Other films on the schedule include:
• The Broken Circle Breakdown, a Belgium/Netherlands production about a couple who love each other despite their many differences. Their daughter becomes seriously ill and their love is challenged.
• Le Week-End, a British comedy/drama, stars Jim Broadbent and Lindsay Duncan as a couple trying to put the spark back in their marriage by a trip to Paris on their 30th wedding anniversary — where they run into an old friend (Jeff Goldblum).
• The Past, a France/Italy production of an Iranian man who leaves his French wife and their children to return to his homeland.
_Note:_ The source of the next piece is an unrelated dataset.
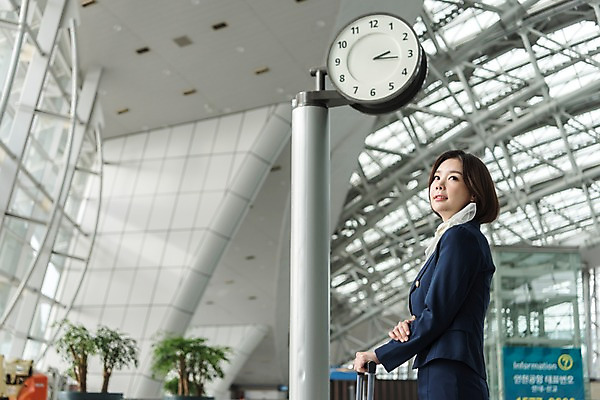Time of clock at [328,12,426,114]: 2:15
He returns when his wife, who has begun dating an Arab, files for divorce.
The film was nominated for one of the top prizes at the 2013 Cannes Film Festival and was nominated for best foreign-language film in this year’s Golden Globe Awards.
• Gloria, a Spain/Chile production, is about a free-spirited, but lonely, woman who meets a man at a dance club. It has been nominated in the foreign-language category in this year’s Academy Awards.
• Finding Vivian Maier, directed by John Maloof and Charlie Siskel, is the story of a street photographer whose work, more than 100,000 photographs, was not discovered until her death in 2009.
Tickets are at Bookland (685 Tranquille Rd.), Moviemart (520 Seymour St.) and the student-union desk in the Campus Activity Centre at Thompson Rivers University.
The Paramount Theatre, 503 Victoria St., will screen all films.